The thing that I was most worried about when I was planning my trip to Korea was the food. I was told that being vegan in Korea can be a real challenge, especially if you don't speak the language, but what if you're vegan and allergic to peppers? And yep, that means chilli! It hasn't been plain sailing by any stretch of the imagination but I was excited to discover some Korean eats in Seoul that aren't spicy and I'm going to share them with you today alongside some tips for where to eat that'll satisfy the spice fiend within. One of the first traditional spots Nick and I ventured to was Oh Se Gae Hyang which is located down a cute alleyway in Seoul's bustling and super touristy AnGuk district.
After spotting that this place is a secret Loving Hut I immediately honed in on the sesame soup as the most promising non spicy option.
Nick chose some kinda spicy stew and we also ordered some dumplings to share because why would you not?! Everything we were served was delicious, so good in fact that we returned on two more occasions and both ordered the same things again.
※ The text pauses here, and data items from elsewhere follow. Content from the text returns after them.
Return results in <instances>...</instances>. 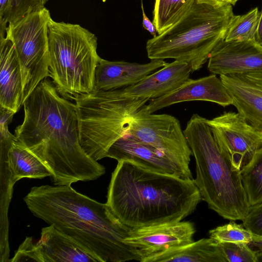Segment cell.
Masks as SVG:
<instances>
[{
  "label": "cell",
  "mask_w": 262,
  "mask_h": 262,
  "mask_svg": "<svg viewBox=\"0 0 262 262\" xmlns=\"http://www.w3.org/2000/svg\"><path fill=\"white\" fill-rule=\"evenodd\" d=\"M23 105V122L14 135L49 169L54 185L95 180L105 173L80 145L75 104L61 96L52 81L42 80Z\"/></svg>",
  "instance_id": "cell-1"
},
{
  "label": "cell",
  "mask_w": 262,
  "mask_h": 262,
  "mask_svg": "<svg viewBox=\"0 0 262 262\" xmlns=\"http://www.w3.org/2000/svg\"><path fill=\"white\" fill-rule=\"evenodd\" d=\"M24 201L34 216L72 237L101 262L141 261L139 250L124 241L132 228L106 203L77 192L71 185L34 186Z\"/></svg>",
  "instance_id": "cell-2"
},
{
  "label": "cell",
  "mask_w": 262,
  "mask_h": 262,
  "mask_svg": "<svg viewBox=\"0 0 262 262\" xmlns=\"http://www.w3.org/2000/svg\"><path fill=\"white\" fill-rule=\"evenodd\" d=\"M202 198L193 179L120 161L112 173L106 204L130 228L182 221Z\"/></svg>",
  "instance_id": "cell-3"
},
{
  "label": "cell",
  "mask_w": 262,
  "mask_h": 262,
  "mask_svg": "<svg viewBox=\"0 0 262 262\" xmlns=\"http://www.w3.org/2000/svg\"><path fill=\"white\" fill-rule=\"evenodd\" d=\"M195 161L202 200L224 219L243 221L250 206L240 174L221 151L208 119L193 114L183 130Z\"/></svg>",
  "instance_id": "cell-4"
},
{
  "label": "cell",
  "mask_w": 262,
  "mask_h": 262,
  "mask_svg": "<svg viewBox=\"0 0 262 262\" xmlns=\"http://www.w3.org/2000/svg\"><path fill=\"white\" fill-rule=\"evenodd\" d=\"M233 15L231 5L194 0L179 20L147 41V57L150 60L173 59L187 63L192 72L197 71L224 39Z\"/></svg>",
  "instance_id": "cell-5"
},
{
  "label": "cell",
  "mask_w": 262,
  "mask_h": 262,
  "mask_svg": "<svg viewBox=\"0 0 262 262\" xmlns=\"http://www.w3.org/2000/svg\"><path fill=\"white\" fill-rule=\"evenodd\" d=\"M48 34L49 77L58 93L74 99L93 91L96 68L101 59L95 35L79 25L52 19Z\"/></svg>",
  "instance_id": "cell-6"
},
{
  "label": "cell",
  "mask_w": 262,
  "mask_h": 262,
  "mask_svg": "<svg viewBox=\"0 0 262 262\" xmlns=\"http://www.w3.org/2000/svg\"><path fill=\"white\" fill-rule=\"evenodd\" d=\"M74 100L80 145L97 161L105 158L112 145L126 134L134 115L149 101L127 96L123 88L93 91Z\"/></svg>",
  "instance_id": "cell-7"
},
{
  "label": "cell",
  "mask_w": 262,
  "mask_h": 262,
  "mask_svg": "<svg viewBox=\"0 0 262 262\" xmlns=\"http://www.w3.org/2000/svg\"><path fill=\"white\" fill-rule=\"evenodd\" d=\"M51 19L49 10L44 7L8 25L6 37L14 45L21 70L23 104L50 76L48 27Z\"/></svg>",
  "instance_id": "cell-8"
},
{
  "label": "cell",
  "mask_w": 262,
  "mask_h": 262,
  "mask_svg": "<svg viewBox=\"0 0 262 262\" xmlns=\"http://www.w3.org/2000/svg\"><path fill=\"white\" fill-rule=\"evenodd\" d=\"M160 151L177 168L180 177L192 179V155L179 120L168 114H155L142 106L134 115L126 134Z\"/></svg>",
  "instance_id": "cell-9"
},
{
  "label": "cell",
  "mask_w": 262,
  "mask_h": 262,
  "mask_svg": "<svg viewBox=\"0 0 262 262\" xmlns=\"http://www.w3.org/2000/svg\"><path fill=\"white\" fill-rule=\"evenodd\" d=\"M208 123L221 151L238 170L262 147V132L238 112H224Z\"/></svg>",
  "instance_id": "cell-10"
},
{
  "label": "cell",
  "mask_w": 262,
  "mask_h": 262,
  "mask_svg": "<svg viewBox=\"0 0 262 262\" xmlns=\"http://www.w3.org/2000/svg\"><path fill=\"white\" fill-rule=\"evenodd\" d=\"M195 232L193 223L180 221L132 228L124 241L136 248L143 259L193 242Z\"/></svg>",
  "instance_id": "cell-11"
},
{
  "label": "cell",
  "mask_w": 262,
  "mask_h": 262,
  "mask_svg": "<svg viewBox=\"0 0 262 262\" xmlns=\"http://www.w3.org/2000/svg\"><path fill=\"white\" fill-rule=\"evenodd\" d=\"M208 70L222 75L262 70V45L256 41L221 40L208 58Z\"/></svg>",
  "instance_id": "cell-12"
},
{
  "label": "cell",
  "mask_w": 262,
  "mask_h": 262,
  "mask_svg": "<svg viewBox=\"0 0 262 262\" xmlns=\"http://www.w3.org/2000/svg\"><path fill=\"white\" fill-rule=\"evenodd\" d=\"M212 74L196 79H189L178 89L160 98L149 100L144 107L153 113L178 103L190 101H205L223 107L232 105V99L220 78Z\"/></svg>",
  "instance_id": "cell-13"
},
{
  "label": "cell",
  "mask_w": 262,
  "mask_h": 262,
  "mask_svg": "<svg viewBox=\"0 0 262 262\" xmlns=\"http://www.w3.org/2000/svg\"><path fill=\"white\" fill-rule=\"evenodd\" d=\"M220 78L246 120L262 132V70L222 75Z\"/></svg>",
  "instance_id": "cell-14"
},
{
  "label": "cell",
  "mask_w": 262,
  "mask_h": 262,
  "mask_svg": "<svg viewBox=\"0 0 262 262\" xmlns=\"http://www.w3.org/2000/svg\"><path fill=\"white\" fill-rule=\"evenodd\" d=\"M166 63L164 60L140 64L101 58L96 68L93 91L113 90L136 84Z\"/></svg>",
  "instance_id": "cell-15"
},
{
  "label": "cell",
  "mask_w": 262,
  "mask_h": 262,
  "mask_svg": "<svg viewBox=\"0 0 262 262\" xmlns=\"http://www.w3.org/2000/svg\"><path fill=\"white\" fill-rule=\"evenodd\" d=\"M192 70L186 63L174 60L148 75L136 84L123 88L128 97L148 98L162 97L190 79Z\"/></svg>",
  "instance_id": "cell-16"
},
{
  "label": "cell",
  "mask_w": 262,
  "mask_h": 262,
  "mask_svg": "<svg viewBox=\"0 0 262 262\" xmlns=\"http://www.w3.org/2000/svg\"><path fill=\"white\" fill-rule=\"evenodd\" d=\"M106 157L118 162L129 161L154 171L180 177L176 166L160 151L127 135L112 145L105 155Z\"/></svg>",
  "instance_id": "cell-17"
},
{
  "label": "cell",
  "mask_w": 262,
  "mask_h": 262,
  "mask_svg": "<svg viewBox=\"0 0 262 262\" xmlns=\"http://www.w3.org/2000/svg\"><path fill=\"white\" fill-rule=\"evenodd\" d=\"M0 106L17 113L23 105L22 74L13 43L0 39Z\"/></svg>",
  "instance_id": "cell-18"
},
{
  "label": "cell",
  "mask_w": 262,
  "mask_h": 262,
  "mask_svg": "<svg viewBox=\"0 0 262 262\" xmlns=\"http://www.w3.org/2000/svg\"><path fill=\"white\" fill-rule=\"evenodd\" d=\"M37 243L44 262H101L96 255L53 225L42 228Z\"/></svg>",
  "instance_id": "cell-19"
},
{
  "label": "cell",
  "mask_w": 262,
  "mask_h": 262,
  "mask_svg": "<svg viewBox=\"0 0 262 262\" xmlns=\"http://www.w3.org/2000/svg\"><path fill=\"white\" fill-rule=\"evenodd\" d=\"M227 262L219 243L211 237L144 257L141 262Z\"/></svg>",
  "instance_id": "cell-20"
},
{
  "label": "cell",
  "mask_w": 262,
  "mask_h": 262,
  "mask_svg": "<svg viewBox=\"0 0 262 262\" xmlns=\"http://www.w3.org/2000/svg\"><path fill=\"white\" fill-rule=\"evenodd\" d=\"M7 164L14 185L23 178L42 179L52 175L43 162L17 140L8 151Z\"/></svg>",
  "instance_id": "cell-21"
},
{
  "label": "cell",
  "mask_w": 262,
  "mask_h": 262,
  "mask_svg": "<svg viewBox=\"0 0 262 262\" xmlns=\"http://www.w3.org/2000/svg\"><path fill=\"white\" fill-rule=\"evenodd\" d=\"M242 184L250 207L262 203V147L240 170Z\"/></svg>",
  "instance_id": "cell-22"
},
{
  "label": "cell",
  "mask_w": 262,
  "mask_h": 262,
  "mask_svg": "<svg viewBox=\"0 0 262 262\" xmlns=\"http://www.w3.org/2000/svg\"><path fill=\"white\" fill-rule=\"evenodd\" d=\"M194 0H156L153 23L158 34L179 20Z\"/></svg>",
  "instance_id": "cell-23"
},
{
  "label": "cell",
  "mask_w": 262,
  "mask_h": 262,
  "mask_svg": "<svg viewBox=\"0 0 262 262\" xmlns=\"http://www.w3.org/2000/svg\"><path fill=\"white\" fill-rule=\"evenodd\" d=\"M260 12L255 8L241 15H233L229 22L224 40L256 41Z\"/></svg>",
  "instance_id": "cell-24"
},
{
  "label": "cell",
  "mask_w": 262,
  "mask_h": 262,
  "mask_svg": "<svg viewBox=\"0 0 262 262\" xmlns=\"http://www.w3.org/2000/svg\"><path fill=\"white\" fill-rule=\"evenodd\" d=\"M210 237L217 242L246 243L249 244L253 239V234L243 225L231 221L228 224L218 226L209 231Z\"/></svg>",
  "instance_id": "cell-25"
},
{
  "label": "cell",
  "mask_w": 262,
  "mask_h": 262,
  "mask_svg": "<svg viewBox=\"0 0 262 262\" xmlns=\"http://www.w3.org/2000/svg\"><path fill=\"white\" fill-rule=\"evenodd\" d=\"M48 0H10L4 21L0 28L5 29L8 24L15 22L26 14L45 7Z\"/></svg>",
  "instance_id": "cell-26"
},
{
  "label": "cell",
  "mask_w": 262,
  "mask_h": 262,
  "mask_svg": "<svg viewBox=\"0 0 262 262\" xmlns=\"http://www.w3.org/2000/svg\"><path fill=\"white\" fill-rule=\"evenodd\" d=\"M219 245L227 262H257L256 251L248 244L221 243Z\"/></svg>",
  "instance_id": "cell-27"
},
{
  "label": "cell",
  "mask_w": 262,
  "mask_h": 262,
  "mask_svg": "<svg viewBox=\"0 0 262 262\" xmlns=\"http://www.w3.org/2000/svg\"><path fill=\"white\" fill-rule=\"evenodd\" d=\"M44 262L41 250L37 242L34 243L31 237H27L15 251L10 262Z\"/></svg>",
  "instance_id": "cell-28"
},
{
  "label": "cell",
  "mask_w": 262,
  "mask_h": 262,
  "mask_svg": "<svg viewBox=\"0 0 262 262\" xmlns=\"http://www.w3.org/2000/svg\"><path fill=\"white\" fill-rule=\"evenodd\" d=\"M14 114V112L0 106L1 155H7L12 144L17 140L15 135L12 134L8 128Z\"/></svg>",
  "instance_id": "cell-29"
},
{
  "label": "cell",
  "mask_w": 262,
  "mask_h": 262,
  "mask_svg": "<svg viewBox=\"0 0 262 262\" xmlns=\"http://www.w3.org/2000/svg\"><path fill=\"white\" fill-rule=\"evenodd\" d=\"M243 225L254 235L262 236V203L250 207Z\"/></svg>",
  "instance_id": "cell-30"
},
{
  "label": "cell",
  "mask_w": 262,
  "mask_h": 262,
  "mask_svg": "<svg viewBox=\"0 0 262 262\" xmlns=\"http://www.w3.org/2000/svg\"><path fill=\"white\" fill-rule=\"evenodd\" d=\"M141 8L142 11V16H143V20H142V25L145 29L147 30L154 37L157 36L156 35V29L153 23H152L149 19L147 17L145 14L143 6V3L142 2Z\"/></svg>",
  "instance_id": "cell-31"
},
{
  "label": "cell",
  "mask_w": 262,
  "mask_h": 262,
  "mask_svg": "<svg viewBox=\"0 0 262 262\" xmlns=\"http://www.w3.org/2000/svg\"><path fill=\"white\" fill-rule=\"evenodd\" d=\"M249 245L254 250H262V236L253 235V239Z\"/></svg>",
  "instance_id": "cell-32"
},
{
  "label": "cell",
  "mask_w": 262,
  "mask_h": 262,
  "mask_svg": "<svg viewBox=\"0 0 262 262\" xmlns=\"http://www.w3.org/2000/svg\"><path fill=\"white\" fill-rule=\"evenodd\" d=\"M9 2L10 0H0V23L4 21Z\"/></svg>",
  "instance_id": "cell-33"
},
{
  "label": "cell",
  "mask_w": 262,
  "mask_h": 262,
  "mask_svg": "<svg viewBox=\"0 0 262 262\" xmlns=\"http://www.w3.org/2000/svg\"><path fill=\"white\" fill-rule=\"evenodd\" d=\"M256 41L262 45V9L260 12L258 24L256 34Z\"/></svg>",
  "instance_id": "cell-34"
},
{
  "label": "cell",
  "mask_w": 262,
  "mask_h": 262,
  "mask_svg": "<svg viewBox=\"0 0 262 262\" xmlns=\"http://www.w3.org/2000/svg\"><path fill=\"white\" fill-rule=\"evenodd\" d=\"M216 3L229 4L231 5H235L237 1L239 0H211Z\"/></svg>",
  "instance_id": "cell-35"
},
{
  "label": "cell",
  "mask_w": 262,
  "mask_h": 262,
  "mask_svg": "<svg viewBox=\"0 0 262 262\" xmlns=\"http://www.w3.org/2000/svg\"><path fill=\"white\" fill-rule=\"evenodd\" d=\"M257 262H262V250L256 251Z\"/></svg>",
  "instance_id": "cell-36"
}]
</instances>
My soup was thick and creamy and filled with noodles that we saw being made at an empty table during one of the restaurants quieter moments. I only had to ask for the chillis that decorated my soup to be removed which made things nice and easy. The dumplings were your classic soy meat and veg filled deep fried fare but they weren't greasy, just crisp and boiling hot inside. Never forget to make a lil' air hole with your chopsticks!
One of my other top choices for an authentic Korean dining experience in Seoul is Babione which is located by the Express Bus Terminal. This is definitely a little way off of the tourist trail, unless you're vegan of course. This 100% vegan establishment is definitely a local spot and has a menu with around 10 items to choose from. I went for the soy bean stew and it was totally Jojo allergy approved aside from the kimchi that came on the side.
It came to the table in a hot clay bowl brimming with mushrooms and greens and was served with pickled veggies and rice. We actually had one of our most amusing dining experiences here; after waiting for my stew to stop bubbling and steaming up my camera lens I dug in and was happily taking a spoonful of rice, adding a little stew, using chopsticks to grab a few mushrooms, and then rotating my way through the non chilli-full side dishes. I was almost done with my meal when the same meal was popped down in front of the woman seated next to me and she immediately threw the rice and sides into the steaming pot and began eating! She caught my eye and we had a little giggle as I tried to eat the dish the correct way with the little food I had left.
My third recommendation for vegans travelling to Seoul is temple food restaurant Maji which has to be one of my favourite places to eat in the whole country. As soon as I explained my allergies to the owner she immediately sympathised and told me that a while ago she met a monk who was travelling in Korea who had the exact same problem! I've never met anyone else with an allergy to peppers and honestly, I was beginning to think that I was the only one. It was so cool to meet someone at a restaurant who genuinely understood. So often people working in restaurants either think that this is my cunning way of avoiding spicy food and just give me something not-so-spicy but full of bell peppers, or they forget to check with the kitchen and I end up eating paprika seasoned tofu scramble three days in a row resulting in awful stomach cramps and joint pain. Thankfully in Korea it was usually quite obvious when someone had misunderstood or decided to ignore my very clear allergy card because things with chilli really have chilli.
After chatting with the owner about my possible options I ordered the soy bean bibimbap and Nick and I ordered the pumpkin pancakes to share.
I loved how beautifully presented this was, such gorgeous bright veggies, but more importantly they were fresh, crisp, and delicious. I'm such a huge pickled vegetable lover nowadays. The soy bean sauce came on the side which meant that I could add it as needed which was good as it was super strong and a little really did go a long way. The pumpkin pancakes were a surprise as they were really slices of sweet, tender, battered, and deep fried pumpkin. I really thought I'd scored here because Nick's not the biggest pumpkin fan but it turns out that if it's deep fried he does like it so we still had to share! I'm actually pretty happy about this new discovery, back at home I hardly ever cooked with pumpkin but now I'm going to be sneaking it into stuff left right and centre to see how else he likes it - I can always make a sacrifice and eat anything he doesn't enjoy!
I'm so happy that I've been able to partake in some Korean food whilst I've been travelling here. Food is such an essential part of a country's culture and missing out, or having to survive on streamed rice and the occasional pickle, would have sucked some of the fun out of the journey.
Are you a Korean food fan? What's your favourite dish? I think Bibimbap is mine which is lucky as I'll be visiting Brighton soon where I can reminisce about this section of my travels whilst eating the mushroom special from Namul's!